Contentment is not something I feel often. We are all on a steady diet of discontent. We have too much and pine for even more. We stay so busy with wanting that it is easy to miss the good things that are added to our lives. For all of us, there is something that breeds discontent. How my children were treated before I met them is just one of several things for me that leaves me wanting. We all have baggage. I wish I knew where in life we are taught to be happy we must erase all the bad we have experienced.

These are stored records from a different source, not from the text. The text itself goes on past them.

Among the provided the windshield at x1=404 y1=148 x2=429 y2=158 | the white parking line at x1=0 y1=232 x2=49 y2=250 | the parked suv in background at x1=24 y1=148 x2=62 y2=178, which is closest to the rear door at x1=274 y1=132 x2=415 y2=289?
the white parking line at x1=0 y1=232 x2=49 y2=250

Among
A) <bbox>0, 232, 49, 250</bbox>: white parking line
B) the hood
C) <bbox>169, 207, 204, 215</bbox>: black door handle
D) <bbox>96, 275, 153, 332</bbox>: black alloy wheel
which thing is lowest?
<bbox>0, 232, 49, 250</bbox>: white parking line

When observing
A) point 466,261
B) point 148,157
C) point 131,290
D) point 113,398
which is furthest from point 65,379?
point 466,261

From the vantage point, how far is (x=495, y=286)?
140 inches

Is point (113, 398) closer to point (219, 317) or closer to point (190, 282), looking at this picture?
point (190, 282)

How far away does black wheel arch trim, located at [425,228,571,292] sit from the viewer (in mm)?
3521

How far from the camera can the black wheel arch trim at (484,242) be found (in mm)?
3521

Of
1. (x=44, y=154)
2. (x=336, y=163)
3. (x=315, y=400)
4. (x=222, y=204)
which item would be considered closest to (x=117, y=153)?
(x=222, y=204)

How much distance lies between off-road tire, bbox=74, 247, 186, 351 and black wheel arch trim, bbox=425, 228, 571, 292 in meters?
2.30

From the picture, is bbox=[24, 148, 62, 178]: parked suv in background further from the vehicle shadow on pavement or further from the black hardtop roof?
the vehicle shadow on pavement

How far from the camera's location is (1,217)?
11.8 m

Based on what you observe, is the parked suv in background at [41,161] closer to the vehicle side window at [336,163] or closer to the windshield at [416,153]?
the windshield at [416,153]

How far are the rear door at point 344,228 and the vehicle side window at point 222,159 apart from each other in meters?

For most of my life, I wanted to be free of my baggage while simultaneously protecting it and using it as a convenient excuse for why I could not do the things I really wanted to do. What I realized after lots of counseling is our wounds can heal, but we are left with scars. With much of the weight of the event removed, we can use what is left for good. Our former baggage and source of pain can transform to a source of strength to help someone else.

I think that is what Paul was getting at in I Corinthians 12:9-10 (CSB) where he says, “But he said to me, “My grace is sufficient for you, for my power is perfected in weakness.” Therefore, I will most gladly boast all the more about my weaknesses, so that Christ’s power may reside in me. 10 So I take pleasure in weaknesses, insults, hardships, persecutions, and in difficulties, for the sake of Christ. For when I am weak, then I am strong.”

Truth: Our experiences shape us. We have a choice to make. We can refuse help and let our wounds fester. We can let our hurts breed discontent and use them as an excuse to not meet our potential. OR, we can accept God’s sufficient grace. We can accept all of ourselves, the good, bad, and ugly, understanding we aren’t responsible for manufacturing strength. The Bible doesn’t ever ask for perfection. We don’t have to get free of our baggage. We just have to surrender it to God so He can carry the weight and heal our hurts. I have seen more good come from surrendering my hurts than I ever did while carrying them.

This week, instead of nurturing ideas that breed discontent, I commit to intentionally looking for all the good that has been added to my life and the lives around me. I commit to search for those holy moments of contentment when I can see all that He has redeemed. Who is with me?